Treatments for tooth sensitivity to sweet foods
If you have reduced the sugar in your diet and tried different products designed to treat sensitivity and found none work for you, it is most likely time to consult your dentist. There are a few treatments that they may be able to recommend that will help with your teeth sensitivity including:
- Applying a high dose of fluoride in-office
- Prescribing a high fluoride toothpaste
- Surgical gum graft
- Root canal
Your dentist will find the right solution for you as well as address any underlying issues that could cause your teeth to be sensitive after eating sugary treats.
Don't worry! Having teeth sensitive to sugar might make it hard to enjoy some of your favourite sweet foods, but luckily there are things you can do to help.
The most important thing that you can do is maintain a good oral hygiene routine. First, try to reduce the amount of sugary food and drink that you consume. It will not only benefit your oral health, but your overall health as well.
Brush your teeth twice a day and be sure to floss before bed and in between meals. Rinse your mouth out with water after eating sugary foods to help reduce exposure time.
If your tooth sensitivity lasts for weeks or is intensely painful, consult your dentist in case you have any underlying dental issues. They may also prescribe a high fluoride toothpaste that can offer you greater protection.
Why do my teeth hurt when I eat sweets?
Teeth hurt when you eat sweet sugary treats if you have worn or damaged enamel, which allows irritants through to the sensitive dentin below the enamel layer of your teeth.
If your teeth are sensitive to sugar, you may have compromised enamel or even cavities.
Why do my teeth hurt when I eat chocolate?
Consuming sugary food and drink such as chocolate can lead to tooth decay, enamel erosion and cavities. If your teeth hurt when you eat chocolate, your teeth enamel could be compromised. This can mean that it is allowing irritating and acidic material through to the sensitive dentin layer below.
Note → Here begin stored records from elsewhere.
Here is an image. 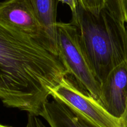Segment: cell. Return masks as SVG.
Here are the masks:
<instances>
[{
    "mask_svg": "<svg viewBox=\"0 0 127 127\" xmlns=\"http://www.w3.org/2000/svg\"><path fill=\"white\" fill-rule=\"evenodd\" d=\"M67 70L57 55L0 21V91L9 108L39 116Z\"/></svg>",
    "mask_w": 127,
    "mask_h": 127,
    "instance_id": "cell-1",
    "label": "cell"
},
{
    "mask_svg": "<svg viewBox=\"0 0 127 127\" xmlns=\"http://www.w3.org/2000/svg\"><path fill=\"white\" fill-rule=\"evenodd\" d=\"M70 22L77 28L89 65L101 85L115 67L127 61V23L106 8L94 15L79 3Z\"/></svg>",
    "mask_w": 127,
    "mask_h": 127,
    "instance_id": "cell-2",
    "label": "cell"
},
{
    "mask_svg": "<svg viewBox=\"0 0 127 127\" xmlns=\"http://www.w3.org/2000/svg\"><path fill=\"white\" fill-rule=\"evenodd\" d=\"M56 46L60 59L79 87L98 101L100 84L89 65L77 28L70 23L57 22Z\"/></svg>",
    "mask_w": 127,
    "mask_h": 127,
    "instance_id": "cell-3",
    "label": "cell"
},
{
    "mask_svg": "<svg viewBox=\"0 0 127 127\" xmlns=\"http://www.w3.org/2000/svg\"><path fill=\"white\" fill-rule=\"evenodd\" d=\"M50 96L65 104L95 127H122L120 120L111 115L97 100L75 85L67 76L50 92Z\"/></svg>",
    "mask_w": 127,
    "mask_h": 127,
    "instance_id": "cell-4",
    "label": "cell"
},
{
    "mask_svg": "<svg viewBox=\"0 0 127 127\" xmlns=\"http://www.w3.org/2000/svg\"><path fill=\"white\" fill-rule=\"evenodd\" d=\"M0 21L58 56L57 48L39 21L29 0H6L0 3Z\"/></svg>",
    "mask_w": 127,
    "mask_h": 127,
    "instance_id": "cell-5",
    "label": "cell"
},
{
    "mask_svg": "<svg viewBox=\"0 0 127 127\" xmlns=\"http://www.w3.org/2000/svg\"><path fill=\"white\" fill-rule=\"evenodd\" d=\"M98 102L112 116L122 120L127 113V61L117 65L101 83Z\"/></svg>",
    "mask_w": 127,
    "mask_h": 127,
    "instance_id": "cell-6",
    "label": "cell"
},
{
    "mask_svg": "<svg viewBox=\"0 0 127 127\" xmlns=\"http://www.w3.org/2000/svg\"><path fill=\"white\" fill-rule=\"evenodd\" d=\"M39 116L50 127H95L57 100L47 101Z\"/></svg>",
    "mask_w": 127,
    "mask_h": 127,
    "instance_id": "cell-7",
    "label": "cell"
},
{
    "mask_svg": "<svg viewBox=\"0 0 127 127\" xmlns=\"http://www.w3.org/2000/svg\"><path fill=\"white\" fill-rule=\"evenodd\" d=\"M39 21L52 44L56 46L57 0H29Z\"/></svg>",
    "mask_w": 127,
    "mask_h": 127,
    "instance_id": "cell-8",
    "label": "cell"
},
{
    "mask_svg": "<svg viewBox=\"0 0 127 127\" xmlns=\"http://www.w3.org/2000/svg\"><path fill=\"white\" fill-rule=\"evenodd\" d=\"M105 8L123 22L127 23V0H107Z\"/></svg>",
    "mask_w": 127,
    "mask_h": 127,
    "instance_id": "cell-9",
    "label": "cell"
},
{
    "mask_svg": "<svg viewBox=\"0 0 127 127\" xmlns=\"http://www.w3.org/2000/svg\"><path fill=\"white\" fill-rule=\"evenodd\" d=\"M107 0H79V4L94 15H98L105 7Z\"/></svg>",
    "mask_w": 127,
    "mask_h": 127,
    "instance_id": "cell-10",
    "label": "cell"
},
{
    "mask_svg": "<svg viewBox=\"0 0 127 127\" xmlns=\"http://www.w3.org/2000/svg\"><path fill=\"white\" fill-rule=\"evenodd\" d=\"M37 117L34 115L28 114L25 127H47Z\"/></svg>",
    "mask_w": 127,
    "mask_h": 127,
    "instance_id": "cell-11",
    "label": "cell"
},
{
    "mask_svg": "<svg viewBox=\"0 0 127 127\" xmlns=\"http://www.w3.org/2000/svg\"><path fill=\"white\" fill-rule=\"evenodd\" d=\"M58 1L65 4L70 8L72 14H74L76 11V9L79 5V0H57Z\"/></svg>",
    "mask_w": 127,
    "mask_h": 127,
    "instance_id": "cell-12",
    "label": "cell"
},
{
    "mask_svg": "<svg viewBox=\"0 0 127 127\" xmlns=\"http://www.w3.org/2000/svg\"><path fill=\"white\" fill-rule=\"evenodd\" d=\"M121 122H122V127H127V113L121 120Z\"/></svg>",
    "mask_w": 127,
    "mask_h": 127,
    "instance_id": "cell-13",
    "label": "cell"
},
{
    "mask_svg": "<svg viewBox=\"0 0 127 127\" xmlns=\"http://www.w3.org/2000/svg\"><path fill=\"white\" fill-rule=\"evenodd\" d=\"M0 99L2 100L3 99V94H2L1 92L0 91Z\"/></svg>",
    "mask_w": 127,
    "mask_h": 127,
    "instance_id": "cell-14",
    "label": "cell"
},
{
    "mask_svg": "<svg viewBox=\"0 0 127 127\" xmlns=\"http://www.w3.org/2000/svg\"><path fill=\"white\" fill-rule=\"evenodd\" d=\"M0 127H8V126L3 125H1V124H0Z\"/></svg>",
    "mask_w": 127,
    "mask_h": 127,
    "instance_id": "cell-15",
    "label": "cell"
},
{
    "mask_svg": "<svg viewBox=\"0 0 127 127\" xmlns=\"http://www.w3.org/2000/svg\"><path fill=\"white\" fill-rule=\"evenodd\" d=\"M126 28H127V24H126Z\"/></svg>",
    "mask_w": 127,
    "mask_h": 127,
    "instance_id": "cell-16",
    "label": "cell"
}]
</instances>
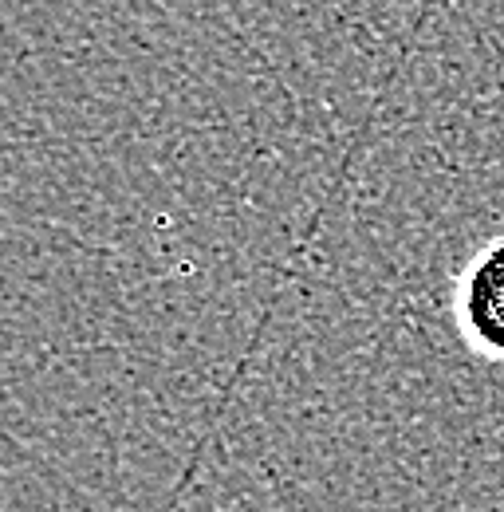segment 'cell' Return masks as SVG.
<instances>
[{
    "mask_svg": "<svg viewBox=\"0 0 504 512\" xmlns=\"http://www.w3.org/2000/svg\"><path fill=\"white\" fill-rule=\"evenodd\" d=\"M457 320L477 355L504 363V237L469 260L457 284Z\"/></svg>",
    "mask_w": 504,
    "mask_h": 512,
    "instance_id": "1",
    "label": "cell"
}]
</instances>
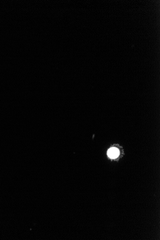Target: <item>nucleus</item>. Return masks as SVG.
Returning a JSON list of instances; mask_svg holds the SVG:
<instances>
[{
  "instance_id": "1",
  "label": "nucleus",
  "mask_w": 160,
  "mask_h": 240,
  "mask_svg": "<svg viewBox=\"0 0 160 240\" xmlns=\"http://www.w3.org/2000/svg\"><path fill=\"white\" fill-rule=\"evenodd\" d=\"M119 150L116 148H111L108 150L107 155L110 158H116L119 155Z\"/></svg>"
}]
</instances>
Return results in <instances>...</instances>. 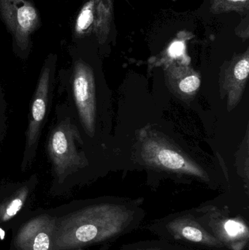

Why do my teeth hurt when eating sweets but no cavities?
Even if you don’t have cavities, eating sweets can still make your teeth hurt. Your teeth can feel sensitive for several different reasons, including your enamel simply being worn and thin.
Why are my teeth sensitive to sugar?
Your teeth may be sensitive to sugar for several reasons. A common reason is that your enamel is compromised somehow and allowing irritants through to the sensitive dentin layer below.
It could also be because you have cavities or gum disease which is causing more of the sensitive parts of your teeth to be exposed. So, when you eat sugary foods, you irritate these sensitive parts.
NHS. Sugar: the facts. Consulted 7th April 2022.